The program, which utilizes a consortium of three teaching hospitals, is approved for four years of combined training in anatomic and clinical pathology. Residents also participate in medical student education primarily in gross teaching labs in the first and second year courses and in supervision of rotating students in the third and fourth years. Two years of the program involve training in autopsy and surgical pathology, including cytopathology, neuropathology, and immunohistochemistry. A forensic pathology elective is offered at the Regional Medical Examiner’s Office. Two years are devoted to clinical pathology with rotations in the divisions of clinical chemistry, transfusion medicine, microbiology, coagulation, tissue typing, serology, immunology, flow cytometry, molecular pathology, hematology, and cytogenetics. The AP and CP curricula are integrated over the course of the four years. However, a more prolonged period in an area of special interest, or research, can be substituted for one or two rotations.

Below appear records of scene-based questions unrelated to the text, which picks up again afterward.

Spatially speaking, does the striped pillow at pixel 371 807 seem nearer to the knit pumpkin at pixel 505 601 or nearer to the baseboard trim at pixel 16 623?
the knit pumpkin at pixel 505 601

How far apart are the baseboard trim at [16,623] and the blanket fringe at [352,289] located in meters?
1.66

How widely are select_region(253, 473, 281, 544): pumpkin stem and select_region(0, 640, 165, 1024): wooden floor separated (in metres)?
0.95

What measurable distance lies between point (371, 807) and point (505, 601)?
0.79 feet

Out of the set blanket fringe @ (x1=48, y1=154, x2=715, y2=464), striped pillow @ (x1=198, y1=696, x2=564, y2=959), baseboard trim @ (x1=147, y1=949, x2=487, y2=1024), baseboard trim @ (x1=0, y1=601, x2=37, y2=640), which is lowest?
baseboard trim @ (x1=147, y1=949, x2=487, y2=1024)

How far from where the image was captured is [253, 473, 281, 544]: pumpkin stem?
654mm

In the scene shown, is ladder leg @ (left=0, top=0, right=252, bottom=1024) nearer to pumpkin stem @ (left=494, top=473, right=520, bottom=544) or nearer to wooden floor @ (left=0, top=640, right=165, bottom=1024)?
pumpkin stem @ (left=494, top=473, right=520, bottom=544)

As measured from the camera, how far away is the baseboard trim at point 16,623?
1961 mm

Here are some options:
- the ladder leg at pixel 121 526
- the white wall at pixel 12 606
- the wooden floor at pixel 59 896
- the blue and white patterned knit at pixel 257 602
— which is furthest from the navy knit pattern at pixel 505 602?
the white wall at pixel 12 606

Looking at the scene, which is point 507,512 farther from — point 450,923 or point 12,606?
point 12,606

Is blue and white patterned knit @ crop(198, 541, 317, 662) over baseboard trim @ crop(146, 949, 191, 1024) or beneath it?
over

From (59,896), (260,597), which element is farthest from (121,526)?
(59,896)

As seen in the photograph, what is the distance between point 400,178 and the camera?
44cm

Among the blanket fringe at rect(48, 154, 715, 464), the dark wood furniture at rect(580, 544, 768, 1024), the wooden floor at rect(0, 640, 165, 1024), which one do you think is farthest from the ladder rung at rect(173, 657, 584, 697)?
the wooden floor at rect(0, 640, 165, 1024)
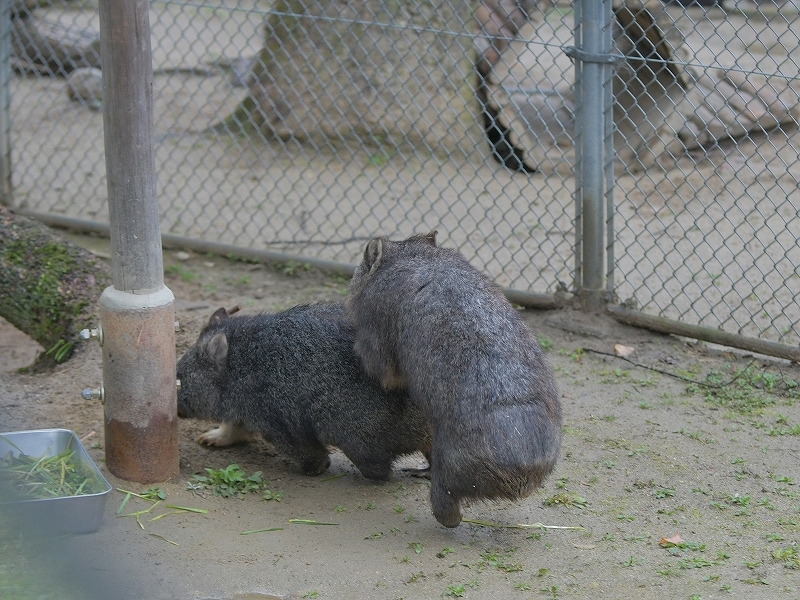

Elective subspecialty training is available to interested individuals in areas of surgical pathology, pediatric pathology, dermatopathology, neuropathology, transfusion medicine and other areas of clinical pathology. The New Jersey Medical School Department of Pathology and Laboratory Medicine encourages resident participation in research activity. A residency appointment in the program involves rotating assignments through University Hospital and the affiliated institutions during the four-year training period. The integrated program, utilizing the particular strengths at each of the hospitals, exposes the trainees to a wide variety of material, expertise and practice settings.
The program has 13 residents for 4 years of training in anatomic and clinical pathology.
The Rutgers-New Jersey Medical School (NJMS) Integrated Residency Program in Pathology includes three major teaching affiliates: University Hospital, Hackensack University Medical Center and Veterans Affairs Medical Center in East Orange. The faculty at each of the participating units hold academic appointments at Rutgers-NJMS. The combined hospital bed capacity of the affiliates is 1,650, the annual number of autopsies is 350, the annual number of surgical pathology specimens exceeds 46,000, and the annual number of cytopathology specimens is approximately 25,000. The New Jersey Medical School and Veterans Affairs Medical Center have active research programs and fully staffed and well established neuropathology, toxicology, immunofluorescence, molecular diagnostics, forensic pathology, cellular immunology, cellular and subcellular cancer research, and tissue culture laboratories.
Rutgers-New Jersey Medical School, located in Newark, New Jersey, is in the major cultural, educational, commercial, transportation, and population center of New Jersey and is a short distance from New York City with easy access by car or public transportation.